The premise of the episode is that a soldier suddenly develops the power to predict which soldiers are about to die. It doesn't help to save them so it's not a power that really matters. At all. Which is kind of both the point and besides the point. See, this guy is fighting a war. Everybody around him could die at any moment. So seeing death in the faces of your fellow soldiers is just a thing you begin to live with. Actually having the power to see the light of death in their faces is just a metaphor for how much war sucks and a bunch of y'all are going to die. At one point, one of the characters actually says, "War sucks." And that's pretty much the only part of the script that matters. War fucking sucks, dude. Which one of these guys is going to die today? It's a mystery but you know it's going to be some of them! Does knowing which ones help? Nope! They're still going to die! So just suck it up and cross your fingers it's not you, even though it probably will be! War sucks!

From the moment the soldier reveals his power to Darrin Stephens, the astute The Twilight Zone viewer knows that he's eventually going to look in a mirror and see his own death. It's the only twist available to the story at that point. The question becomes, "How will the soldier react?" Will he rage against the dying of the light which isn't Shakespeare at all? Unless that Dylan guy stole it from a Shakespeare play (which Shakespeare would have stolen from some other now unknown play anyway!). Or will he just take it in stride and go to his death like a man was supposed to in 1959. Quietly, staunchly, and without tears or complaints. Well, this guy just takes it. Just sucks it up like never you mind. He sees the light in his face. He sees the light in the face of the man driving the Jeep taking him away from battle. And he hears about how there are loads and loads of landmines on the road ahead. And he just sits down, shuts the fuck up, and acts like a 1959 man. What a fucking fool.

It might not be dignified but I would have raised a bit of a fuss. I would have screamed, "I'm not going down that road! We're going to blow up! This guy driving is going to die! I'm going to die! I don't want to die!" But then I'd think, "What if not getting away from the front lines is why I die? Maybe forcing this guy to stay in camp with me is how we both die!? How can I be sure?!" Which is probably what the soldier in the episode already thought in his head. That whole mental struggle about how he's probably powerless to stop his own death symbolically took place when he smashed the mirror after seeing the death light on his face. That was the only time he allowed himself to not act like a 1959 man. Smashing the mirror was a bit hysterical and womanly of him and he quickly composes himself and goes off to die like a fucking idiot. I mean a fucking man.

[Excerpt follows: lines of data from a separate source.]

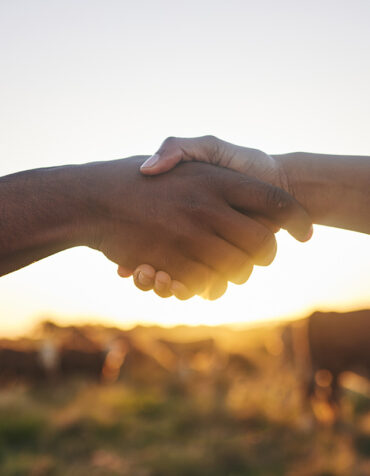 Two people shake hands.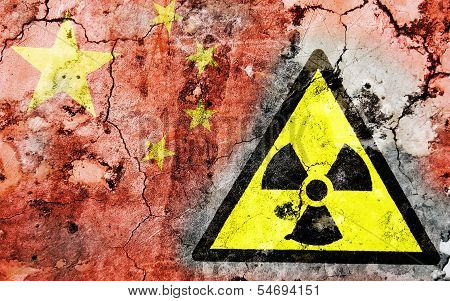 Old Cracked Wall With Radiation Warning Sign And Painted Flag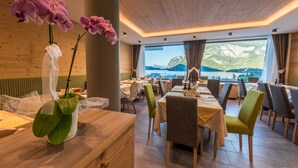 A restaurant with wooden walls and large windows overlooking a mountainous landscape. Tables are set with chairs, and there are orchids on the counter. - Feeling Hotel Fontanella (Molveno)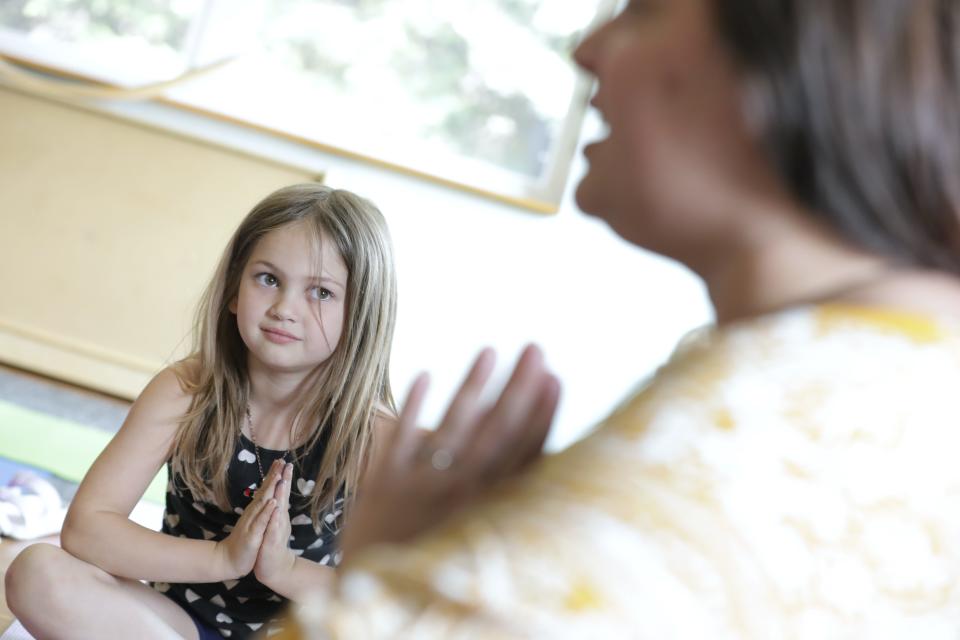 Hartley participates in a yoga class at Fox Valley Montessori Academy Monday, May 22, 2023, in Appleton, Wis.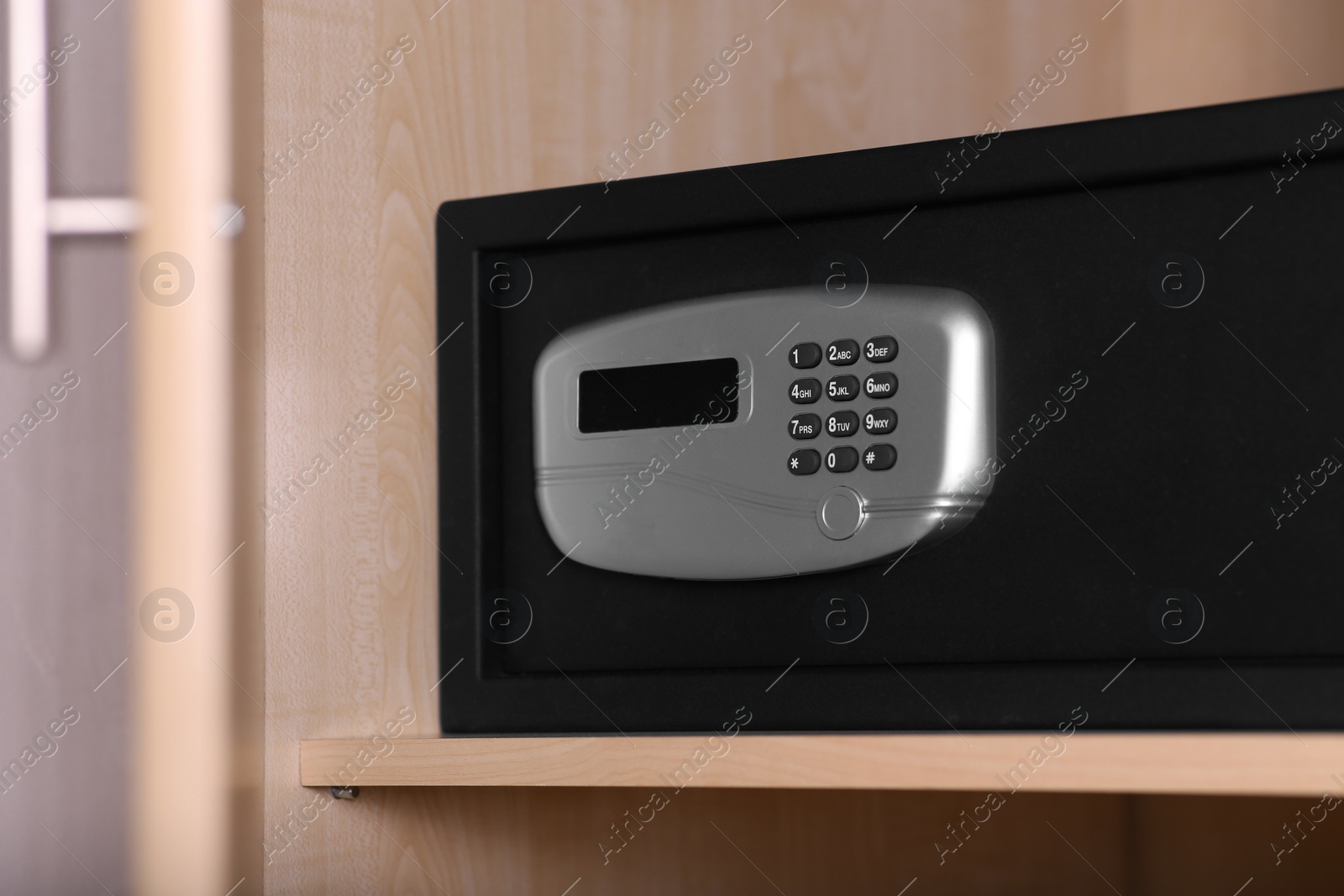 Photo of Black steel safe with electronic lock in wooden closet at hotel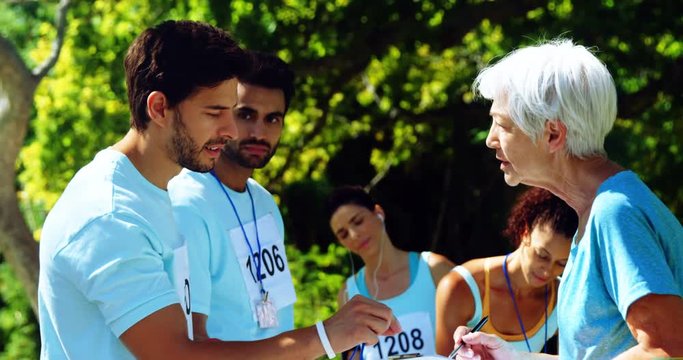 Athletes registering themselves for marathon 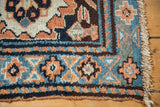 Rust, navy, and blue geometric borders on the hand-knotted corner of an antique Kurdish bagface.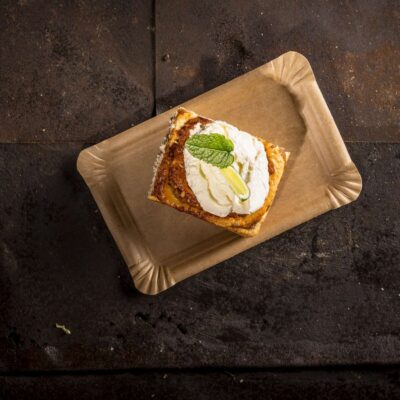 Ein kunstvoll angerichtetes Dessert auf einem Holztablett.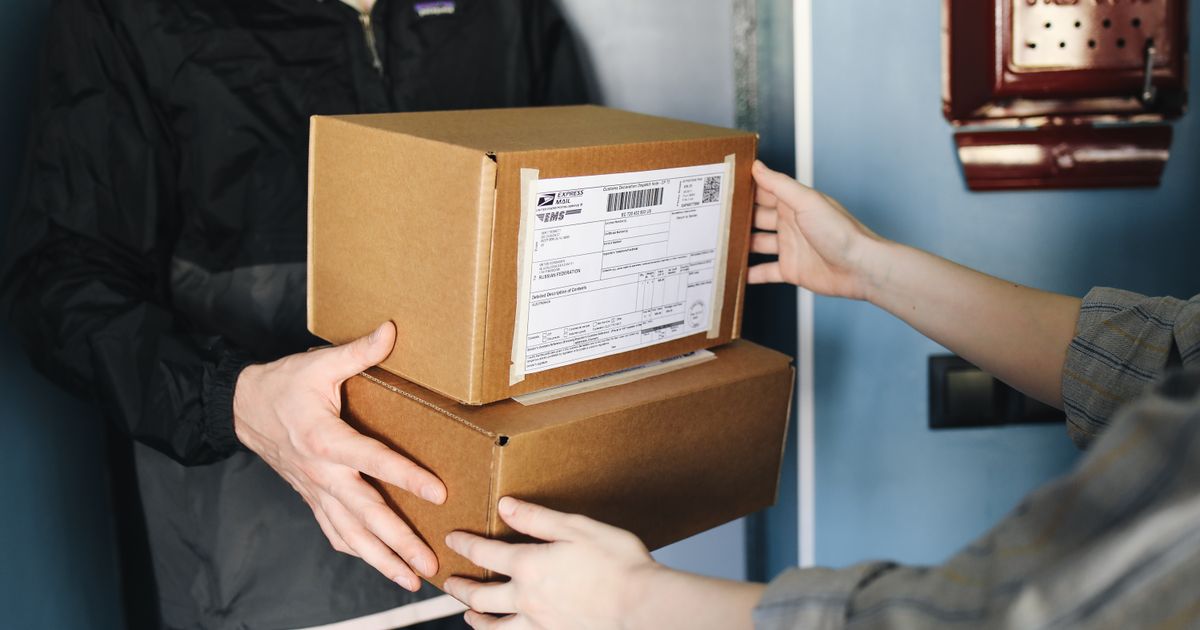 Mãos entregando e recebendo caixas de encomenda com etiqueta de envio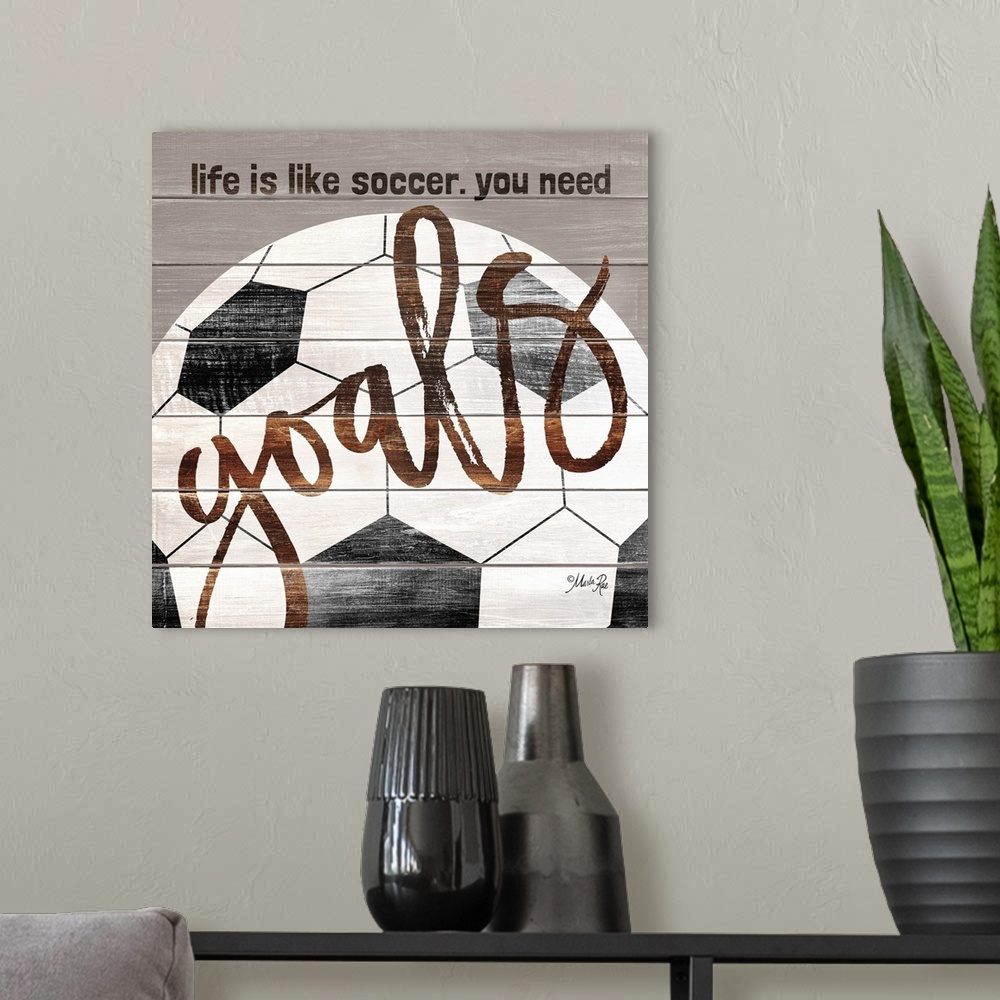 A modern room featuring Soccer themed typography art on a wooden board background.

That bit where I called him "hysterical and womanly" wasn't me believing that, you stupid fucking people who can't comprehend anything you read because you just want to be angry at other people. It was satire about the way people thought in the mid-20th century about gender roles. Try to keep up, asshole.

The most poignant part of the episode is when we learn Darrin Stephens believes the soldier when he leaves behind his family pictures and wedding ring as he goes off to die. He, too, takes all this shit in manly stride. I'm so glad I was raised in the 70s, the only decade when we all believed a human was a human was a human, no matter their gender, race, sexual identity, or ethnicity. Some younger generations today might not believe me when I say that decade existed but that's because they live in a world post-Reagan. He and his conservative asshat brigade were the huge pendulum shift away from a path where we were all beginning to get along with each other and into a world where we were all told to hate each other because everybody else was taking our jobs or giving us AIDS or stealing our VCRs or complaining to HR about how often we touch their bottoms in the workplace.

Did I say a more on the noserer title than "War Sucks" would have been "Death Sucks"? Because I just came up with the on the nosiest title of all: "Life Sucks."